Please output the lines below, from the line with "How much physical" to the line with "5906 millimetres", both included, as a Markdown table with the columns Row and Text. Number each line in Row and skip the blank lines.

* start *

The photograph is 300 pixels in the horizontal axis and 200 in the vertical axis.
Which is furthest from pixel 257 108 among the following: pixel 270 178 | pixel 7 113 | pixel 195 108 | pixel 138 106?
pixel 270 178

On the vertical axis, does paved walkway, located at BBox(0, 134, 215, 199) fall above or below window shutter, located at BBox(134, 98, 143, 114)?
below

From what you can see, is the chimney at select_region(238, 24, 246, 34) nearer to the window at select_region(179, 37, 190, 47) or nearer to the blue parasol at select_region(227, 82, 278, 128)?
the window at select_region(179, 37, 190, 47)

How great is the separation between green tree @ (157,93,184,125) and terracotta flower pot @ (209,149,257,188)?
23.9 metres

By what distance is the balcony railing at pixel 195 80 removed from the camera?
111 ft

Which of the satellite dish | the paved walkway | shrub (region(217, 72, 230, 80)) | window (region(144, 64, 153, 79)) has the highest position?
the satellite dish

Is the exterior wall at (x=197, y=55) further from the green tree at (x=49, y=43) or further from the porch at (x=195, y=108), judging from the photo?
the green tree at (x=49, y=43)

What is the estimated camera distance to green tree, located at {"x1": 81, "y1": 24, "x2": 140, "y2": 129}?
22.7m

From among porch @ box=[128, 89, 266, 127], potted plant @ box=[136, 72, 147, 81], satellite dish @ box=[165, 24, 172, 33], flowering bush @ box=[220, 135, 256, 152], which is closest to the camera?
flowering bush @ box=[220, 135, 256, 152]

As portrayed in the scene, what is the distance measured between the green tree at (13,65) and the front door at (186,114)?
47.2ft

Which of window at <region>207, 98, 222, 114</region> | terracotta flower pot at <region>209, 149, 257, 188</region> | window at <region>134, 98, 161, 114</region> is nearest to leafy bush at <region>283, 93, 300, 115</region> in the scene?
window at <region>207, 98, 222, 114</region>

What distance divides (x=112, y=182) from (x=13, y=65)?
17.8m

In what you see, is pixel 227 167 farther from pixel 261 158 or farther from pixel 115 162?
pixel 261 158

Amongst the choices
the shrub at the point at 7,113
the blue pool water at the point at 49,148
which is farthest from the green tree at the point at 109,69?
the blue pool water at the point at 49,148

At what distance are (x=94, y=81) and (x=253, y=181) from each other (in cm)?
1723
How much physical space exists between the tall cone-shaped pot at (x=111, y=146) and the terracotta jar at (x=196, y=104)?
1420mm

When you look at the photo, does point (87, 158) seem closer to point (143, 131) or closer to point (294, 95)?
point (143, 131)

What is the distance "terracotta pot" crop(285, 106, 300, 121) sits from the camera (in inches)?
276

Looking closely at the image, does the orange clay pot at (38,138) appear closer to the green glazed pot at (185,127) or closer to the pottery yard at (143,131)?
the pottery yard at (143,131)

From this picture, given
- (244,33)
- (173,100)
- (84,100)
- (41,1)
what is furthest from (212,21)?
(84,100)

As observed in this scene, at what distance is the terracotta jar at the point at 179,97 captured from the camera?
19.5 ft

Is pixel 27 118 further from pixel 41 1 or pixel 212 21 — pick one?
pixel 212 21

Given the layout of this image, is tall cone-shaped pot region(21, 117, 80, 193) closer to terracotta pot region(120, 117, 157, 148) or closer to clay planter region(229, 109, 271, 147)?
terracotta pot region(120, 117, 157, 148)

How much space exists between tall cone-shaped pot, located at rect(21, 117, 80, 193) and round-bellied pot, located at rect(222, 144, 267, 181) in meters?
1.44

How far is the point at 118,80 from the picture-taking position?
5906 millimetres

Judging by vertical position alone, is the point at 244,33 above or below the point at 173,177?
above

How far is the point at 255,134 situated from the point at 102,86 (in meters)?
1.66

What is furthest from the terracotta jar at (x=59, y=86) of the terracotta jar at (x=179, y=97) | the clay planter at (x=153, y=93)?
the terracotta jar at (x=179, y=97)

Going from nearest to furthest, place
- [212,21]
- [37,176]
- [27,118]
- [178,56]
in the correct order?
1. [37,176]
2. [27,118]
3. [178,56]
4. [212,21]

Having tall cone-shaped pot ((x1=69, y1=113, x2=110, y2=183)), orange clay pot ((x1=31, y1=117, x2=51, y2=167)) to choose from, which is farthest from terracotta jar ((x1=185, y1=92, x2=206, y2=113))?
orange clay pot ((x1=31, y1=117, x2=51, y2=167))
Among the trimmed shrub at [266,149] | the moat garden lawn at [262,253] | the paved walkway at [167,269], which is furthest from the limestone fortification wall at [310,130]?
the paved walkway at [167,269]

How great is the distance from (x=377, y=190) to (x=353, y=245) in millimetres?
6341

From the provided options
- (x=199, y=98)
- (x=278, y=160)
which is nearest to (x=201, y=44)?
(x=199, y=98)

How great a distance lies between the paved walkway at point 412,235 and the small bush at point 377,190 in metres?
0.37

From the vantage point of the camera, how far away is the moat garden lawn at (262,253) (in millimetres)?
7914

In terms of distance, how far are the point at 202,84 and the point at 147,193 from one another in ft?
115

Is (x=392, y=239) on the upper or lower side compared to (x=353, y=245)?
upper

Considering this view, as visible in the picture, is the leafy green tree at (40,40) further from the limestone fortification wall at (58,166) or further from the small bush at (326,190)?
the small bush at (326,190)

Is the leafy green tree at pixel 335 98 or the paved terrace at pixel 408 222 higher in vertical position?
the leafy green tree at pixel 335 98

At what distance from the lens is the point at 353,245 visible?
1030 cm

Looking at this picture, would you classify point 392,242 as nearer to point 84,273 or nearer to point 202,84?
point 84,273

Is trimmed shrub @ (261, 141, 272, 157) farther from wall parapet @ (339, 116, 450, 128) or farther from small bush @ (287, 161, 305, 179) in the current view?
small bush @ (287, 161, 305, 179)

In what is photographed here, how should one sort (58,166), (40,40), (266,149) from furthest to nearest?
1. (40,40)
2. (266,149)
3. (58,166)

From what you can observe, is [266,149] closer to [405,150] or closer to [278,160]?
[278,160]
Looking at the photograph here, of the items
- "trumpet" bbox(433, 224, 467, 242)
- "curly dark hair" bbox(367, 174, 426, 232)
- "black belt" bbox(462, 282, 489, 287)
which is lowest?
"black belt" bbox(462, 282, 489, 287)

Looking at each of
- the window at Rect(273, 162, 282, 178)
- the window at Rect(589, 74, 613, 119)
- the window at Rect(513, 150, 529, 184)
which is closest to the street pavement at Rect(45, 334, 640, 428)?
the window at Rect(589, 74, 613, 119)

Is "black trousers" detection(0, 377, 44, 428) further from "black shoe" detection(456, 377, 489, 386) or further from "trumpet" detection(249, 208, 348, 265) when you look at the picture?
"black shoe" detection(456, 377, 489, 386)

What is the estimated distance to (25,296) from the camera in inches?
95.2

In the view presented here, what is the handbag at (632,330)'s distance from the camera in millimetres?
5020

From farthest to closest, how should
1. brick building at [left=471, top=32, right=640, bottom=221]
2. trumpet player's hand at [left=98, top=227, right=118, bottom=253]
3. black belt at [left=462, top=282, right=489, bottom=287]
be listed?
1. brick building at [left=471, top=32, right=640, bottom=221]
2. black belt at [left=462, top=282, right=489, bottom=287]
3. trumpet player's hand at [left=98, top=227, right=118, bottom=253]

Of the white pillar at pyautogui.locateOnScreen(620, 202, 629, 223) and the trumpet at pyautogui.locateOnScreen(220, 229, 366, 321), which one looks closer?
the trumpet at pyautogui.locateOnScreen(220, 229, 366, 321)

* end *

Exercise result:
| Row | Text |
|---|---|
| 1 | How much physical space exists between the tall cone-shaped pot at (x=111, y=146) and the terracotta jar at (x=196, y=104)? |
| 2 | 1420mm |
| 3 | When you look at the photo, does point (87, 158) seem closer to point (143, 131) or closer to point (294, 95)? |
| 4 | point (143, 131) |
| 5 | What is the distance "terracotta pot" crop(285, 106, 300, 121) sits from the camera (in inches)? |
| 6 | 276 |
| 7 | Looking closely at the image, does the orange clay pot at (38,138) appear closer to the green glazed pot at (185,127) or closer to the pottery yard at (143,131)? |
| 8 | the pottery yard at (143,131) |
| 9 | From this picture, given |
| 10 | - (244,33) |
| 11 | - (173,100) |
| 12 | - (84,100) |
| 13 | - (41,1) |
| 14 | what is furthest from (212,21)? |
| 15 | (84,100) |
| 16 | As observed in this scene, at what distance is the terracotta jar at the point at 179,97 captured from the camera? |
| 17 | 19.5 ft |
| 18 | Is pixel 27 118 further from pixel 41 1 or pixel 212 21 — pick one? |
| 19 | pixel 212 21 |
| 20 | Given the layout of this image, is tall cone-shaped pot region(21, 117, 80, 193) closer to terracotta pot region(120, 117, 157, 148) or closer to clay planter region(229, 109, 271, 147)? |
| 21 | terracotta pot region(120, 117, 157, 148) |
| 22 | How much space exists between tall cone-shaped pot, located at rect(21, 117, 80, 193) and round-bellied pot, located at rect(222, 144, 267, 181) in meters? |
| 23 | 1.44 |
| 24 | How far is the point at 118,80 from the picture-taking position? |
| 25 | 5906 millimetres |